Mahama’s NDC have catalogued a number of incidents of potential voter fraud across the country.

‘In the Binduri constituency of the Upper East Region, many cases of omission have been detected,’ said the NDC leader.

‘At the Narang-Saago Primary School, not a single person out of 444 registered could find their names on the register.’

He alleged that the problem was widespread, with no names listed at two other registration centres in the area despite 428 and 392 people being registered to vote at each polling station.

There were also more than 6,300 names omitted from 18 other centres in the same constituency, according to Mahama, and 2,000 registered voters were missing from the electoral roll in both Jirapa, in the Upper West Region, and Klottey Korle, in Greater Accra.

Meanwhile, the sitting NDC MP for Ashaiman, Ernest Norgbey, claimed to have detected the omission of over 21,000 names from his local register, including his own – a claim refuted by the Electoral Commission.

As well as alleged missing voters, the NDC alleges to have identified cases of voters being registered multiple times. In Krowor, Greater Accra, it claimed duplicated card numbers were recorded at as many as eight centres, with almost 2,500 people allegedly eligible to vote more than once in the constituency.

The chairperson of the EC, Jean Mensa, has denied accusations that the election is tilted in favour of the incumbent, and said the commission was working to deliver free, fair, and peaceful elections in December.

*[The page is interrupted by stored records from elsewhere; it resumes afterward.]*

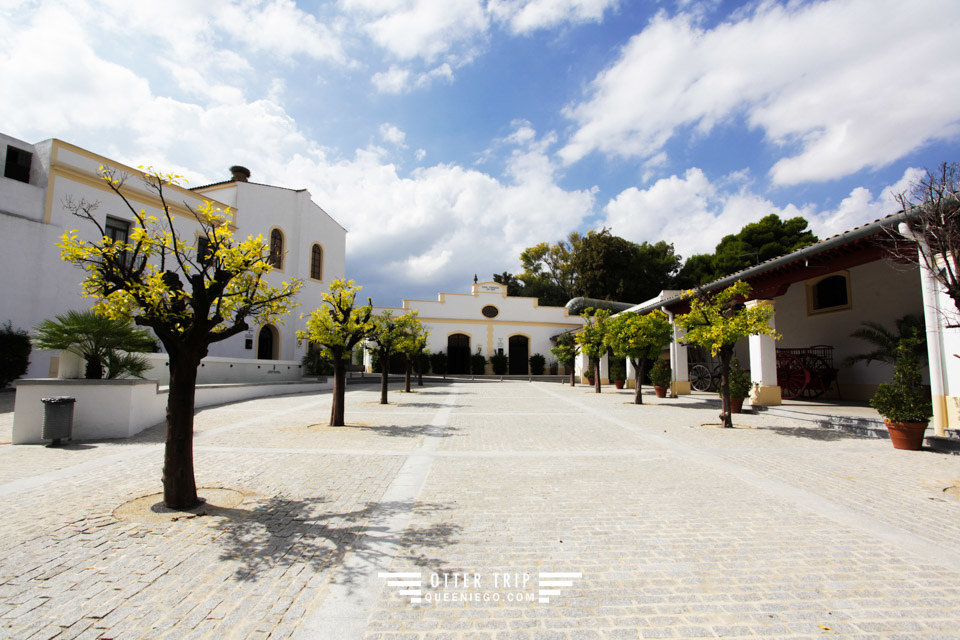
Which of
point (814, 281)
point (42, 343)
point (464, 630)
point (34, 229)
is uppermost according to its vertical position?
point (34, 229)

She urged all the politicians to engage in ‘a decent campaign – a campaign based on policies and programs that will lead to the betterment of our society,’ and promised that, as ‘referees, our role is to arrange and organise an orderly, fair, transparent, peaceful, and credible elections.’

Meanwhile, President Akufo-Addo dismissed concerns about the registration process, which saw nearly 17 million Ghanaians – or around half the total population – registered to vote by the end of registration process in September. (More than 750,000 18-year-olds alone were added to the electoral roll this year.)

President Akufo-Addo said: ‘Each of the elections has seen an improvement on the previous one. And we are looking forward to this year’s passing off peacefully, with characteristic Ghanaian dignity.’

‘All Ghanaians are agreed that we have to work together to ensure that the elections will be transparent, free, fair, safe and credible.’

The December poll will be the eighth election in the West African state 1992, when the country’s Fourth Republic was declared.